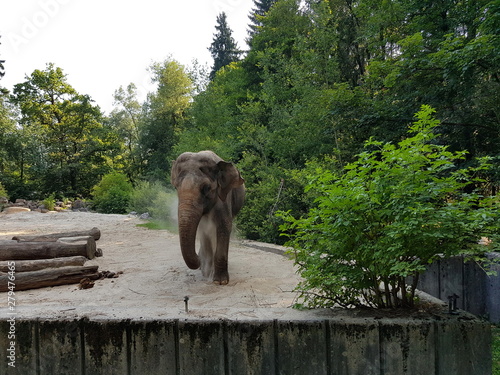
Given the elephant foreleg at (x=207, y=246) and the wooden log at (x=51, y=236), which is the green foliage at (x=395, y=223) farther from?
the wooden log at (x=51, y=236)

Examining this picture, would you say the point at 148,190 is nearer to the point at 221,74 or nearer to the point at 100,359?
the point at 221,74

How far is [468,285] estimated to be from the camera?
5.14 meters

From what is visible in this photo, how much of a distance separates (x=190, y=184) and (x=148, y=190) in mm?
17852

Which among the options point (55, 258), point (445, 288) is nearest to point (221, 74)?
point (55, 258)

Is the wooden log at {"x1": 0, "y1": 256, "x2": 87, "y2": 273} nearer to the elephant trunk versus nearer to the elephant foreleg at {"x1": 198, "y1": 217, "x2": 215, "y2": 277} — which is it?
the elephant foreleg at {"x1": 198, "y1": 217, "x2": 215, "y2": 277}

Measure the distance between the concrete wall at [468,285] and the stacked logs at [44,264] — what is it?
5646 millimetres

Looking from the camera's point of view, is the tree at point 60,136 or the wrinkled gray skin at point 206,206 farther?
the tree at point 60,136

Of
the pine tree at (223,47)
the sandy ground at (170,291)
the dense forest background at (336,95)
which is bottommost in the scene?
the sandy ground at (170,291)

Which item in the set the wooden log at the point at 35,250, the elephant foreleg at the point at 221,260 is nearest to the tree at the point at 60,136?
the wooden log at the point at 35,250

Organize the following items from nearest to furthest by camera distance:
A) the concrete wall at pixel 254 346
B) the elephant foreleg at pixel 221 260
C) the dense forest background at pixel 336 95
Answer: the concrete wall at pixel 254 346 < the elephant foreleg at pixel 221 260 < the dense forest background at pixel 336 95

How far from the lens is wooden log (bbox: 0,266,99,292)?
19.6 ft

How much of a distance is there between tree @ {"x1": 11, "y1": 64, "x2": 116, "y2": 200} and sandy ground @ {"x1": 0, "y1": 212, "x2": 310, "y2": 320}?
30490 mm

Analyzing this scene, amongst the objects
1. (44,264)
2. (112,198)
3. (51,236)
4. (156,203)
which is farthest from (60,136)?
(44,264)

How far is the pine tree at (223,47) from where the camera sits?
42.4 meters
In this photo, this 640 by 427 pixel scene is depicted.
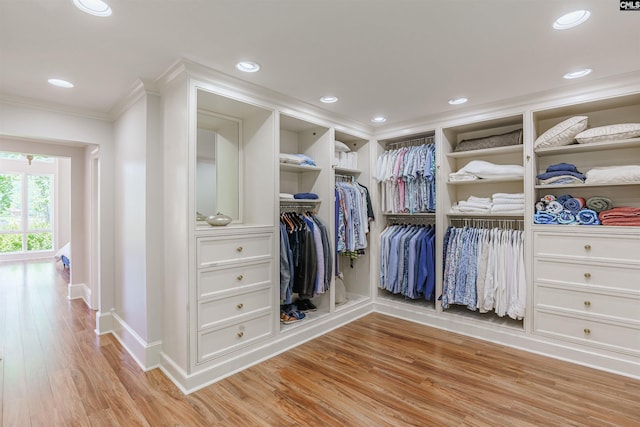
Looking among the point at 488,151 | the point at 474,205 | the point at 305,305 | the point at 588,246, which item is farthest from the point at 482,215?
the point at 305,305

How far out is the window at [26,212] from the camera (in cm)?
783

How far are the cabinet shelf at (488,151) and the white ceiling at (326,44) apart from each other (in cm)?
53

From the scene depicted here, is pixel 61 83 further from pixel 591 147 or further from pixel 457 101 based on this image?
pixel 591 147

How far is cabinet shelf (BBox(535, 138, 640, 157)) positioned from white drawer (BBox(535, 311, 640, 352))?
59.2 inches

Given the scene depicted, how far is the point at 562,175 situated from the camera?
2799mm

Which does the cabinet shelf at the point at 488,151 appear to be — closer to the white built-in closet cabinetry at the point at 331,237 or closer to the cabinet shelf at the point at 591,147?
the white built-in closet cabinetry at the point at 331,237

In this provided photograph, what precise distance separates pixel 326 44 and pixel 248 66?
0.66 meters

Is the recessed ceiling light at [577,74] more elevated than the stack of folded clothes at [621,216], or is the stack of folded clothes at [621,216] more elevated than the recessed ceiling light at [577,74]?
the recessed ceiling light at [577,74]

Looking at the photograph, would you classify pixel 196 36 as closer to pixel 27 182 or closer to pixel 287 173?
pixel 287 173

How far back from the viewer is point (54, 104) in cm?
298

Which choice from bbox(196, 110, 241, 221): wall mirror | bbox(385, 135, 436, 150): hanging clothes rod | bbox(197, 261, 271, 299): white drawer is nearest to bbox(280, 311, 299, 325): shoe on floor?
bbox(197, 261, 271, 299): white drawer

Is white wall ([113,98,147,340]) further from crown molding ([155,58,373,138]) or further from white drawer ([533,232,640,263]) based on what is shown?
white drawer ([533,232,640,263])

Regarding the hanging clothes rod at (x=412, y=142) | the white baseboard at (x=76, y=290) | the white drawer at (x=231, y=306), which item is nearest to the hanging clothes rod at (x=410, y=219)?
the hanging clothes rod at (x=412, y=142)

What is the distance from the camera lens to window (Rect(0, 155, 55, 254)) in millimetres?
7828
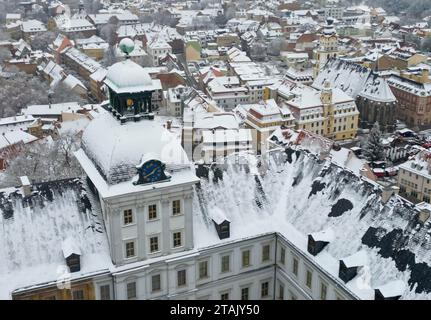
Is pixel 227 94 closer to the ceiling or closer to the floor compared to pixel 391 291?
closer to the floor

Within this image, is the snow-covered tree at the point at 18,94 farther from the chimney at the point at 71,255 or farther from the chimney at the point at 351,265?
the chimney at the point at 351,265

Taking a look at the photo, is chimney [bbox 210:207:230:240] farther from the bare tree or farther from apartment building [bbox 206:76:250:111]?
the bare tree

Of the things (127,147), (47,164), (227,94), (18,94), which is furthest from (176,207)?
(18,94)

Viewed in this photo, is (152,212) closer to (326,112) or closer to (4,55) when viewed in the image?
(326,112)

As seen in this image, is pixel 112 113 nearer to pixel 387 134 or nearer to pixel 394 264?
pixel 394 264

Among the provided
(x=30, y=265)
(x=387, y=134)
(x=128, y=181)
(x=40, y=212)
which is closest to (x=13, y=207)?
(x=40, y=212)

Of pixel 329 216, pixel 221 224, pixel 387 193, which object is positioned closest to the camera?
pixel 387 193
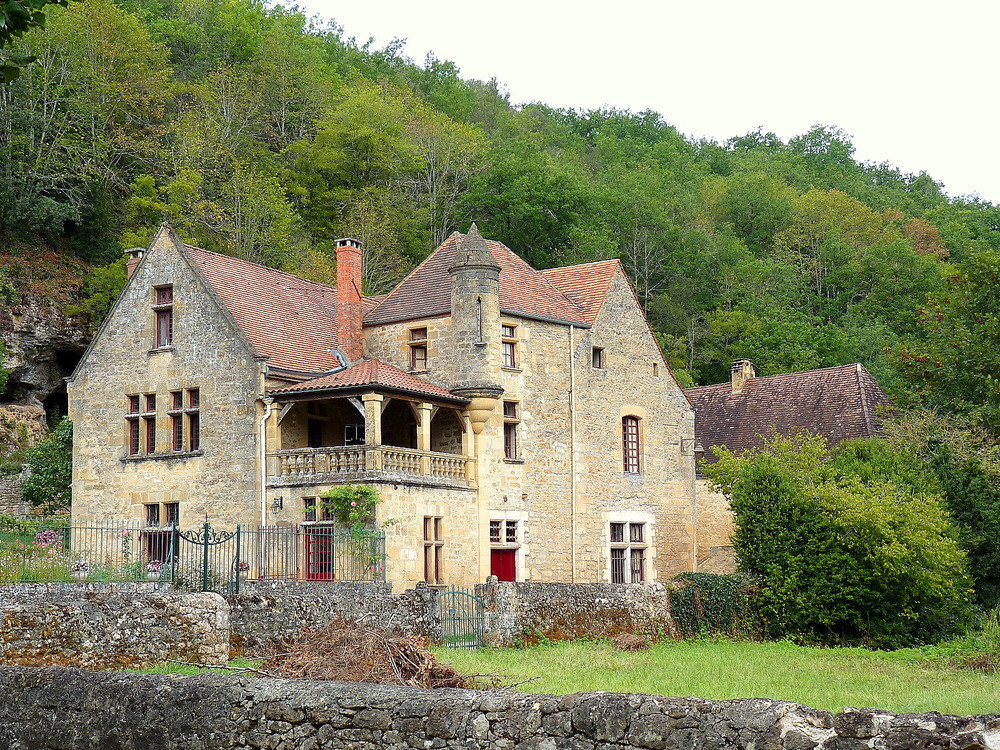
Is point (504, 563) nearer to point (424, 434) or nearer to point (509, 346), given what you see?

» **DIRECTIONS**
Go through the listing above and write it out again exactly, dropping the pictures.

» **TASK RESPONSE**
Given the elephant foreleg at (x=207, y=246) and the wooden log at (x=51, y=236), which is the green foliage at (x=395, y=223) farther from?
the wooden log at (x=51, y=236)

Examining this picture, would you say the point at 148,190 is nearer to the point at 221,74 or nearer to the point at 100,359?
the point at 221,74

How far is [468,285] estimated to be from the camera?
5.14 meters

From what is visible in this photo, how much of a distance separates (x=190, y=184) and (x=148, y=190) in mm?
17852

Which among the options point (55, 258), point (445, 288) is nearest to point (221, 74)?
point (55, 258)

Is the wooden log at {"x1": 0, "y1": 256, "x2": 87, "y2": 273} nearer to the elephant trunk versus nearer to the elephant foreleg at {"x1": 198, "y1": 217, "x2": 215, "y2": 277} — which is it?
the elephant foreleg at {"x1": 198, "y1": 217, "x2": 215, "y2": 277}

Measure the distance between the concrete wall at [468,285] and the stacked logs at [44,264] — what is it?
5646 millimetres

Looking from the camera's point of view, is the tree at point 60,136 or the wrinkled gray skin at point 206,206 farther?
the tree at point 60,136

Of
the pine tree at (223,47)
the sandy ground at (170,291)
the dense forest background at (336,95)
which is bottommost in the scene?
the sandy ground at (170,291)

Which item in the set the wooden log at the point at 35,250, the elephant foreleg at the point at 221,260 is nearest to the tree at the point at 60,136?
the wooden log at the point at 35,250

Organize the following items from nearest to furthest by camera distance:
A) the concrete wall at pixel 254 346
B) the elephant foreleg at pixel 221 260
C) the dense forest background at pixel 336 95
Answer: the concrete wall at pixel 254 346 < the elephant foreleg at pixel 221 260 < the dense forest background at pixel 336 95

How far from the lens is wooden log (bbox: 0,266,99,292)?
19.6 ft

How much of a distance is there between tree @ {"x1": 11, "y1": 64, "x2": 116, "y2": 200} and sandy ground @ {"x1": 0, "y1": 212, "x2": 310, "y2": 320}?
30490 mm

Analyzing this scene, amongst the objects
1. (44,264)
2. (112,198)
3. (51,236)
4. (156,203)
which is farthest from (60,136)?
(44,264)

How far is the pine tree at (223,47) from where the camera sits?
42.4 meters
In this photo, this 640 by 427 pixel scene is depicted.
Looking among the point at 488,151 | the point at 474,205 | the point at 305,305 | the point at 588,246, which item is farthest from the point at 482,215?
the point at 305,305

How far out is the window at [26,212] from the camera (in cm)?
783

How far are the cabinet shelf at (488,151) and the white ceiling at (326,44) apart from each other (in cm)?
53

From the scene depicted here, is pixel 61 83 further from pixel 591 147 or further from pixel 457 101 based on this image?
pixel 591 147

How far is cabinet shelf (BBox(535, 138, 640, 157)) positioned from white drawer (BBox(535, 311, 640, 352))?
59.2 inches

Given the scene depicted, how far is the point at 562,175 situated from the camera?
2799mm

Which does the cabinet shelf at the point at 488,151 appear to be — closer to the white built-in closet cabinetry at the point at 331,237 or closer to the cabinet shelf at the point at 591,147?
the white built-in closet cabinetry at the point at 331,237

In this provided photograph, what precise distance separates pixel 326 44 and pixel 248 66?
0.66 meters

Is the recessed ceiling light at [577,74] more elevated than the stack of folded clothes at [621,216], or is the stack of folded clothes at [621,216] more elevated than the recessed ceiling light at [577,74]?
the recessed ceiling light at [577,74]

Looking at the photograph, would you classify pixel 196 36 as closer to pixel 27 182 or closer to pixel 287 173?
pixel 287 173

How far back from the viewer is point (54, 104) in cm?
298

Which choice from bbox(196, 110, 241, 221): wall mirror | bbox(385, 135, 436, 150): hanging clothes rod | bbox(197, 261, 271, 299): white drawer is nearest to bbox(280, 311, 299, 325): shoe on floor?
bbox(197, 261, 271, 299): white drawer

Is white wall ([113,98,147,340]) further from crown molding ([155,58,373,138]) or further from white drawer ([533,232,640,263]) based on what is shown?
white drawer ([533,232,640,263])

Regarding the hanging clothes rod at (x=412, y=142) | the white baseboard at (x=76, y=290) | the white drawer at (x=231, y=306), which item is nearest to the hanging clothes rod at (x=410, y=219)?
the hanging clothes rod at (x=412, y=142)

What is the distance from the camera lens to window (Rect(0, 155, 55, 254)) in millimetres?
7828
Is pixel 227 94 closer to the ceiling or closer to the floor compared to pixel 391 291?
closer to the floor

Within this image, is the snow-covered tree at the point at 18,94 farther from the chimney at the point at 71,255 or farther from the chimney at the point at 351,265?
the chimney at the point at 351,265

Taking a look at the photo, is chimney [bbox 210:207:230:240] farther from the bare tree or farther from apartment building [bbox 206:76:250:111]?
the bare tree

Of the things (127,147), (47,164), (227,94), (18,94), which is furthest from (176,207)?
(18,94)

Viewed in this photo, is (152,212) closer to (326,112) or closer to (4,55) when viewed in the image?
(326,112)

As seen in this image, is pixel 112 113 nearer to pixel 387 134 or nearer to pixel 394 264?
pixel 394 264

Among the provided
(x=30, y=265)
(x=387, y=134)
(x=128, y=181)
(x=40, y=212)
which is closest to (x=13, y=207)?
(x=40, y=212)

Of pixel 329 216, pixel 221 224, pixel 387 193, which object is positioned closest to the camera?
pixel 387 193
Is point (504, 563) nearer to point (424, 434) or nearer to point (509, 346), given what you see?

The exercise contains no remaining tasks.